── Listed entries

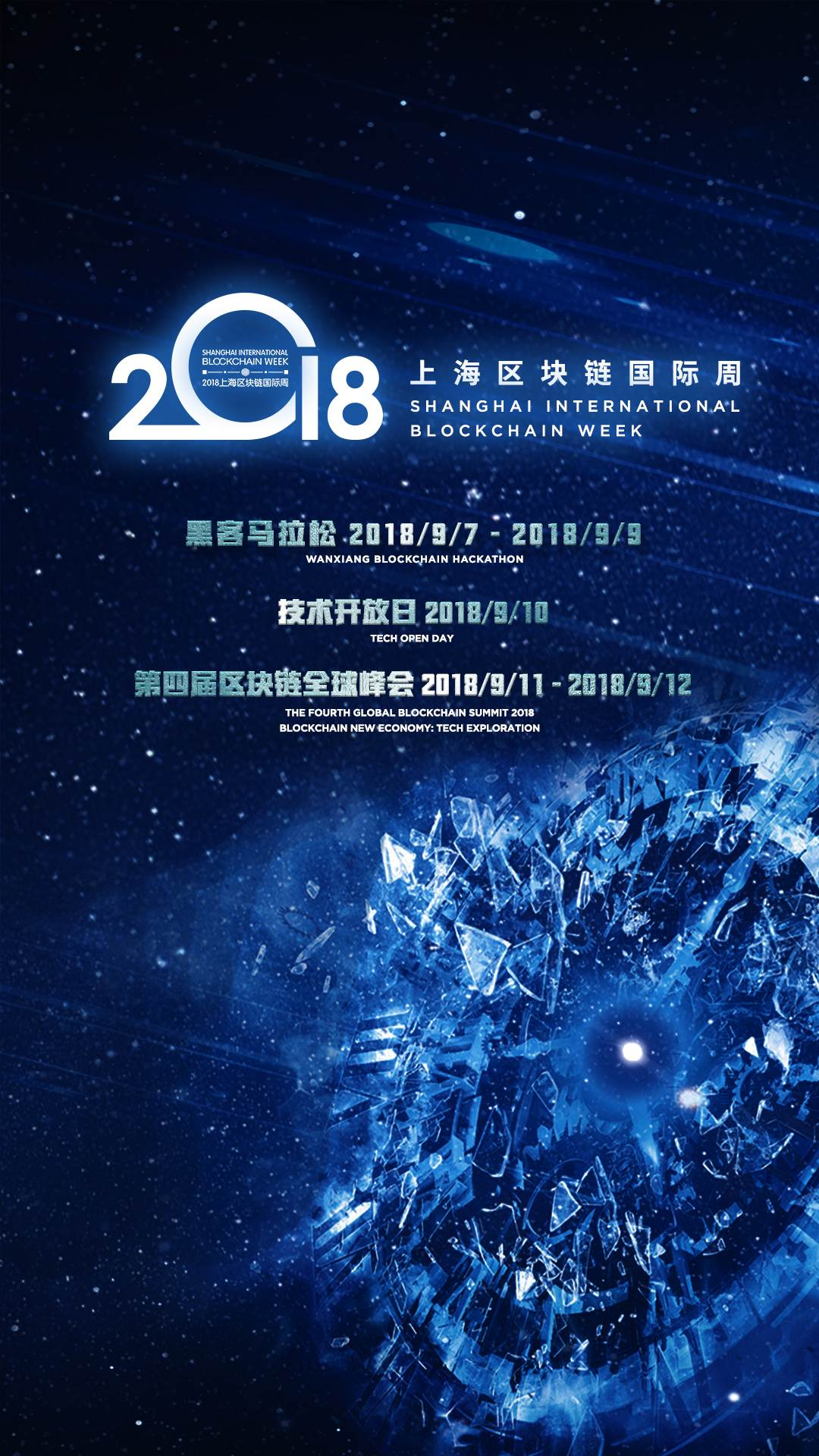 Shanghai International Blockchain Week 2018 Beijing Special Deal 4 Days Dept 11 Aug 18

────
── Listed entries

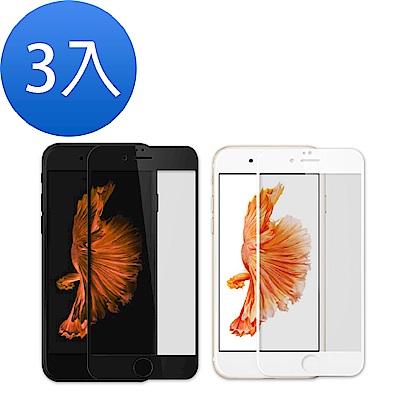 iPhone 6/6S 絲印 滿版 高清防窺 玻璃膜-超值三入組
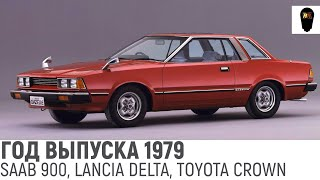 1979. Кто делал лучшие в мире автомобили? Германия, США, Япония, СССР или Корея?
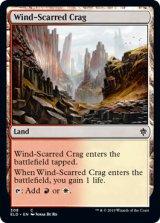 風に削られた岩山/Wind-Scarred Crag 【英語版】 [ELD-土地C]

────

Task item.
Return the stretch of data that begins with the line showing "1979. Кто делал" and goes on through the line showing "風に削られた岩山/Wind-Scarred Crag 【英語版】 [ELD-土地C]", exactly, with pictures removed.

Written answer.
 1979. Кто делал лучшие в мире автомобили? Германия, США, Япония, СССР или Корея?
 風に削られた岩山/Wind-Scarred Crag 【英語版】 [ELD-土地C]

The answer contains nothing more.